##### Tekst do przeczytania

# Regresja Elastic Net - Elastic Net Regression

### Biblioteki

In [None]:
import os

from collections import defaultdict
from itertools import combinations

import numpy as np
import pandas as pd

from sklearn.preprocessing import scale 
from sklearn.model_selection import train_test_split
from sklearn.linear_model import ElasticNet
from sklearn import metrics

### Stałe

In [None]:
MIN_SIZE_PREDICTORS = 2
MAX_SIZE_PREDICTORS = 15

### Odczytanie danych

In [None]:
# Adres folderu, gdzie zapisano dane.
folder_data = "data"

X = pd.read_hdf(os.path.join(folder_data, "X.h5"), "data")
Y = pd.read_hdf(os.path.join(folder_data, "Y.h5"), "data")

### Loss function - R^2

In [None]:
def metric(Y, Y_pred):
    return metrics.r2_score(Y, Y_pred)

### Lista wyselekcjonowanych predykatorów

In [None]:
selected_predictors = [
    'f1', 'f15', 'f30', 'f45', 'f66', 'f134', 'f198', 
    'f202', 'f207', 'f208', 'f209', 'f211', 'f212', 'f213', 
    'f221', 'f259', 'f260', 'f267', 'f268', 'f275', 'f276', 
    'f280', 'f284', 'f288', 'f289', 'f290', 'f291', 'f292'
]
SELECTED_PREDICTORS = frozenset(selected_predictors)

### Dane predykatorów

In [None]:
SELECTED_X_DATA = X[SELECTED_PREDICTORS]

X_train, X_test , y_train, y_test = train_test_split(SELECTED_X_DATA, Y, test_size=0.3, random_state=1)

### Model

In [None]:
bestModels = {}
vector_combinations = {}
for i in range(MIN_SIZE_PREDICTORS, MAX_SIZE_PREDICTORS + 1):
    vector_combinations[i] = combinations(list(SELECTED_PREDICTORS), i)
    
    bestModels[i] = {}
    for combo in vector_combinations[i]:
        predictors = list(combo)

        # Definiujemy model.
        model = ElasticNet(normalize = True)

        # Dopasowujemy model do danych treningowych.
        model.fit(X_train[predictors], y_train)

        # Obliczanie wartości R2.
        score = np.round(model.score(X_test[predictors], y_test), 2)
        
        # Predykcja.
        y_pred = model.predict(X_test[predictors])

        # Obliczanie błędu
        loss_value = metric(y_test, y_pred)

        entry = {
          'predictors': predictors,
          'model': model, 
          'score': score, 
          'loss_value': loss_value
          }

        if not bestModels[i]:
            bestModels[i] = entry
        elif bestModels[i]['loss_value'] < loss_value:
            bestModels[i] = entry

In [None]:
bestModels

##########

Lista zadań
1. Oceń, czy każde z poniższych stwierdzeń zgadza się z tekstem o regresji Elastic Net. Przy każdej odpowiedzi „tak” lub „nie” przytocz dosłownie rozstrzygający fragment tekstu: (a) zbiór testowy obejmuje 30% danych; (b) największa liczba predyktorów w jednej kombinacji wynosi 20; (c) dane wczytuje się z plików CSV.
2. Podaj wyłącznie liczbę wierszy rekordów, w których występuje słowo „green”.

##### Zapisane rekordy

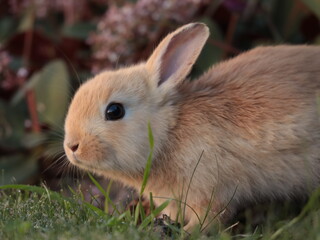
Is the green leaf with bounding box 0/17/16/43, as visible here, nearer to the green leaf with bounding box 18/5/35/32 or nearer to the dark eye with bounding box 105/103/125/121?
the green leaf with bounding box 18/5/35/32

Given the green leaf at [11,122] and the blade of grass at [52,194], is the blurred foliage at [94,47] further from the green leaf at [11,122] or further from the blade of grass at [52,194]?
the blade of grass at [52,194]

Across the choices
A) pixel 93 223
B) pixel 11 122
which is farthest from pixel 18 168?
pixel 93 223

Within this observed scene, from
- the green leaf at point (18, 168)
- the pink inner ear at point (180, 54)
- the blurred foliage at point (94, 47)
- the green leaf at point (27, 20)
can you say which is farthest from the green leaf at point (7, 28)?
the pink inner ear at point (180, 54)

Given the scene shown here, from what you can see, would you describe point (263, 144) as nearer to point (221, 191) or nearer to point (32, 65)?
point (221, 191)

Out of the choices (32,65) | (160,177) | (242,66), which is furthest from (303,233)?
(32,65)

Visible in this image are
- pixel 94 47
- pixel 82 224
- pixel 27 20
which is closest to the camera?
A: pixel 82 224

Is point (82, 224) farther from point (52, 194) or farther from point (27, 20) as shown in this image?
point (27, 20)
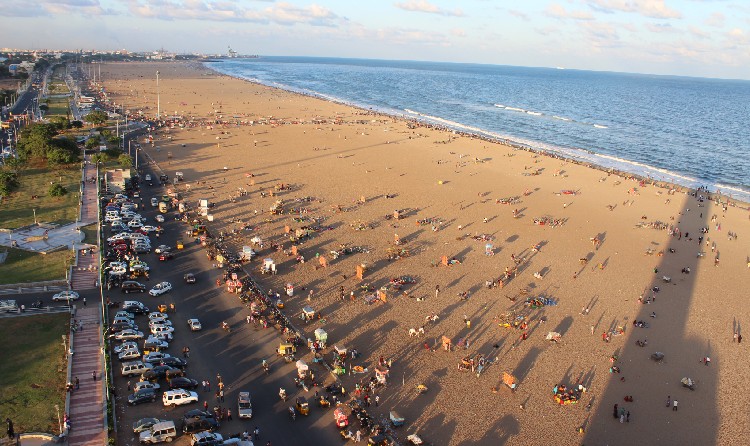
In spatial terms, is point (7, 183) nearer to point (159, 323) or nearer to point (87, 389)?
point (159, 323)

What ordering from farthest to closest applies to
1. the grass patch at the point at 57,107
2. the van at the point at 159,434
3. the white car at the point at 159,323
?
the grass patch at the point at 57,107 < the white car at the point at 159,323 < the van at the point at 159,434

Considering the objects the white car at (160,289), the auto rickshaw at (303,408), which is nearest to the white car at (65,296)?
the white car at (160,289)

##########
##### Zapisane rekordy

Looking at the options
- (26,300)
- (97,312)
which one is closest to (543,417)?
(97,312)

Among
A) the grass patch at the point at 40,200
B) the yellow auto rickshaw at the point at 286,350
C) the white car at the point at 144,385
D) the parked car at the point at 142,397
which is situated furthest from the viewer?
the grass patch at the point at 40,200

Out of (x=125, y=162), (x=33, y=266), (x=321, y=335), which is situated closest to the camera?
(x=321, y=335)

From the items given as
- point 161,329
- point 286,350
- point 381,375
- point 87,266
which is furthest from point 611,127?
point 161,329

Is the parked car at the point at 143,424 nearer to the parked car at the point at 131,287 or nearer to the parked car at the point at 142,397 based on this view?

##########
##### Zapisane rekordy

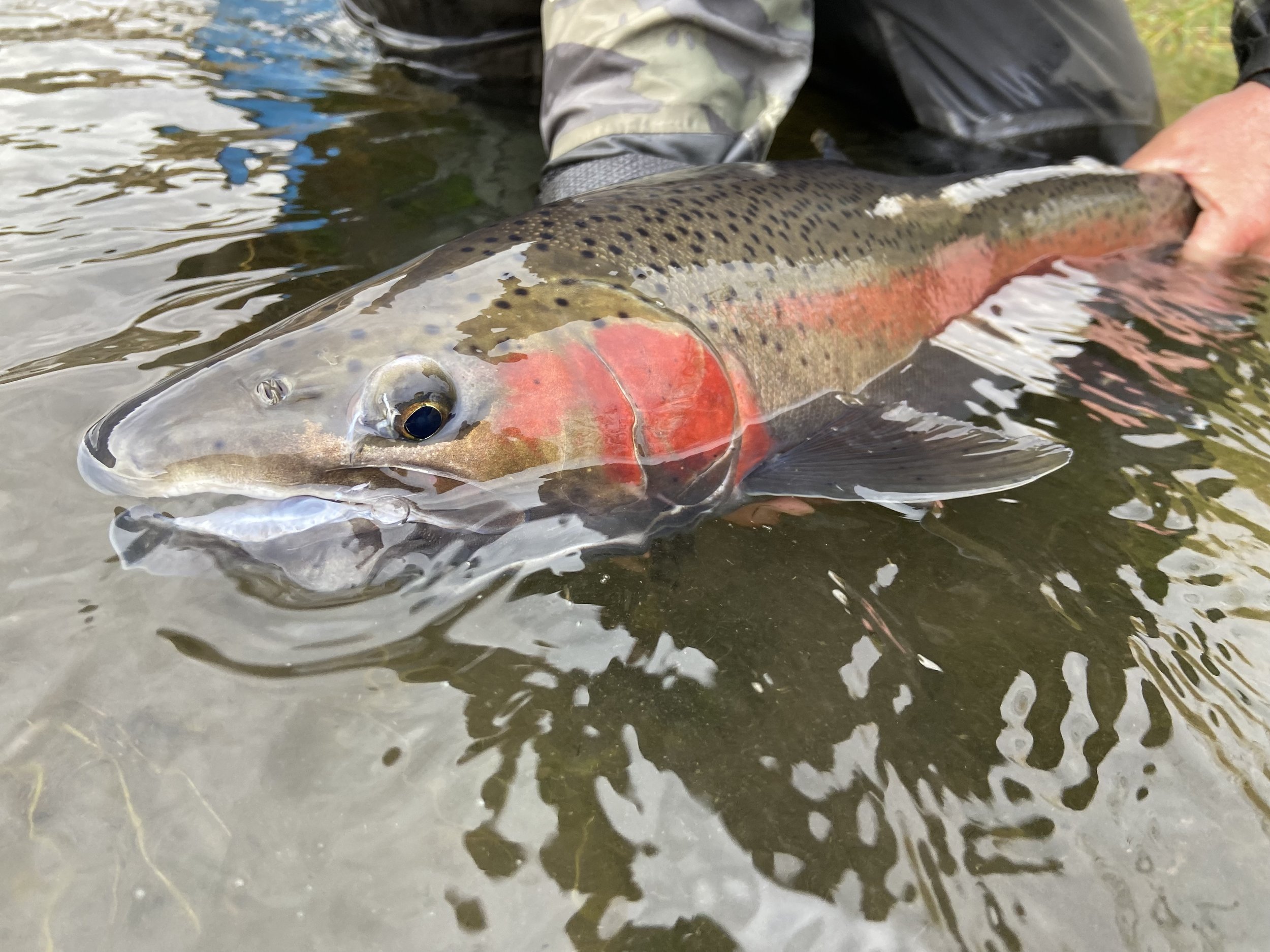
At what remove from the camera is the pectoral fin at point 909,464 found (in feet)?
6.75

##########

Rozwiązania zadań
1.
(a) Tak: „test_size=0.3”.
(b) Nie: „MAX_SIZE_PREDICTORS = 15”.
(c) Nie: „pd.read_hdf”.

2. 6